## Tarefas
a) Reproduza, tal como está no texto do exercício, tudo desde "Temos um hospital" até "das parteiras tradicionais?".
b) Segundo o texto do exercício, com que instituição é comparticipado o hospital materno-infantil?

Às vezes, a irregularidade no fornecimento de medicamentos resulta das dificuldades dos acessos. Por exemplo, em tempo record, nem sempre se pode ir a Lembwa, principalmente no período de chuvas. Os medicamentos sempre existem porque todos os meses são comprados. Isso não pode falhar. Na verdade, o que acontece é o, cada vez maior, o número de habitantes em certas localidades e, que se calhar, a quantidade que vai mensalmente devia começar a ir de 15 em 15 dias. As localidades que não conseguimos atingir e porque também até os carros privados só lá vão uma ou duas vezes por mês. Mesmo assim, encontramos sempre o jeito de mandarmos os medicamentos essenciais para a assistência das populações. Quando nós podermos, levamos já uma boa quantidade. Mas também temos tido o cuidado de ver que há remédios que expiram. Não tem faltado vacinas para todas as localidades, mesmo para as localidades de difícil acesso. Os nossos técnicos muitas vezes an-dam a pé, atravessam rios para atingirem as aldeias mais longínquas. Por exemplo, na regedoria de Kimbula Pedro, que para aceder temos que ir pelo Luando Mucaba, atravessar o rio Nzadi, para atingirmos o Nkele ou o Kumbunga Pedro. Nas localidades onde não temos um posto médico arranjamos sempre uma maneira de metermos lá um enfermeiro para a assistência às comunidades.

Como avalia a situação da assistência materna e infantil?

Temos um hospital materno infantil, que também já consta nas nossas previsões a sua reabilitação e ampliação. O materno-infantil é um hospital comparticipado com a Igreja Católica, onde a assistência é razoável. Temos quase todos os serviços, como o programa alargado de vacinação, os serviços de puericultura, onde as crianças mensalmente são pesadas, acompanhamento da sua evolução, assistências à malnutrição. Ultimamente estão a receber muitos casos de malnutrição, mas o espaço para o tratamento destes casos está a funcionar bem.

Os partos continuam a contar com a participação das parteiras tradicionais?

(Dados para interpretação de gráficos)
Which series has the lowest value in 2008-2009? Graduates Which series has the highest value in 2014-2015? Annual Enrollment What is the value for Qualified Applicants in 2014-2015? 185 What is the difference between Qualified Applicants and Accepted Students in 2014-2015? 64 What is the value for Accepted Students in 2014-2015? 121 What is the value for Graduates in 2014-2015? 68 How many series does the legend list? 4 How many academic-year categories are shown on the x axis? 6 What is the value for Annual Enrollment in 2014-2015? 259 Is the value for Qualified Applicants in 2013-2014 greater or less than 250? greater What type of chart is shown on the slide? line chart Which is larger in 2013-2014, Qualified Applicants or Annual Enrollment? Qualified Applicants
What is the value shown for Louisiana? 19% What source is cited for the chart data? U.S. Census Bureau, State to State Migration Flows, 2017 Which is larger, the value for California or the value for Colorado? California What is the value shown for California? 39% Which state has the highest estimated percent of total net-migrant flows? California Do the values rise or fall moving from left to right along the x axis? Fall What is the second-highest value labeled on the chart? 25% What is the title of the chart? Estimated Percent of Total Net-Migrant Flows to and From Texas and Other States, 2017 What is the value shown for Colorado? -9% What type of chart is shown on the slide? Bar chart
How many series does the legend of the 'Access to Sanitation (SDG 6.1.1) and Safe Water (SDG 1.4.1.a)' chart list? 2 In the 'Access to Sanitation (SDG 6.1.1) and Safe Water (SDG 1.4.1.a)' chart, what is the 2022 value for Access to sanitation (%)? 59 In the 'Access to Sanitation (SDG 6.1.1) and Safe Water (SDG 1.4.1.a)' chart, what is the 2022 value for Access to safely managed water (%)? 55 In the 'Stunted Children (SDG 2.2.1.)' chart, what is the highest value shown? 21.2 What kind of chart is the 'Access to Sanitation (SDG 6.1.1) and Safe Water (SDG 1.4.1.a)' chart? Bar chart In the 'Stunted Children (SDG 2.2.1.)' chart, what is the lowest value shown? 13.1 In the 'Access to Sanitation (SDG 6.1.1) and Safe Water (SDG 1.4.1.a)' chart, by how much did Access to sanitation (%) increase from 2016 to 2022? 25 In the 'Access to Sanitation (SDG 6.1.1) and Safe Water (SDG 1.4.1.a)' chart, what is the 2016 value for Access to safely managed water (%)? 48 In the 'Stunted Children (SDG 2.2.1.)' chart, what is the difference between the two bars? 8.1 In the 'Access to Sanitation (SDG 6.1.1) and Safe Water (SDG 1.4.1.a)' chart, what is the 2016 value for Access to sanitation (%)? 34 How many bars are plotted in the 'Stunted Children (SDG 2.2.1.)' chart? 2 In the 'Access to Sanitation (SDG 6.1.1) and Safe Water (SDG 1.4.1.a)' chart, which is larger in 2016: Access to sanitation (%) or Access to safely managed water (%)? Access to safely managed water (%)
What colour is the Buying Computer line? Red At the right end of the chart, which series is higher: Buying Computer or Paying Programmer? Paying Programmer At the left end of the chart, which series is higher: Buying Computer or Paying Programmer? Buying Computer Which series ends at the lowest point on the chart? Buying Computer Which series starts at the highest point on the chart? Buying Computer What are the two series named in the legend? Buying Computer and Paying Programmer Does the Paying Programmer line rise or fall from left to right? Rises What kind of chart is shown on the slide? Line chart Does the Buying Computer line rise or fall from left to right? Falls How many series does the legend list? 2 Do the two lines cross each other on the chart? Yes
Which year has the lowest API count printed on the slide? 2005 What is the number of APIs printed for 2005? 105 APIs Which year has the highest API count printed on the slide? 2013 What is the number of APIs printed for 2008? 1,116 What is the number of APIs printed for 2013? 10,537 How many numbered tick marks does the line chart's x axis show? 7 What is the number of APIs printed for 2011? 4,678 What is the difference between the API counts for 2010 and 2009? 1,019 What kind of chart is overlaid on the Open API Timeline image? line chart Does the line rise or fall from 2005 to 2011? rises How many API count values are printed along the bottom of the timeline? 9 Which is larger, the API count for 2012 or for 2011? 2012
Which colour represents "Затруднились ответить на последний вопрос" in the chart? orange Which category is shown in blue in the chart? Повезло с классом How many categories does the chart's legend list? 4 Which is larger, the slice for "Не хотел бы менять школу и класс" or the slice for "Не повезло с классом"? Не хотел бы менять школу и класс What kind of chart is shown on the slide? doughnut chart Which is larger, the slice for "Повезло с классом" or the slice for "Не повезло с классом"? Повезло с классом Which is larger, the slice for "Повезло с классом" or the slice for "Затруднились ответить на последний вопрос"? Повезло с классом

## Respostas esperadas
a)
Temos um hospital materno infantil, que também já consta nas nossas previsões a sua reabilitação e ampliação. O materno-infantil é um hospital comparticipado com a Igreja Católica, onde a assistência é razoável. Temos quase todos os serviços, como o programa alargado de vacinação, os serviços de puericultura, onde as crianças mensalmente são pesadas, acompanhamento da sua evolução, assistências à malnutrição. Ultimamente estão a receber muitos casos de malnutrição, mas o espaço para o tratamento destes casos está a funcionar bem.

Os partos continuam a contar com a participação das parteiras tradicionais?

b) Com a Igreja Católica.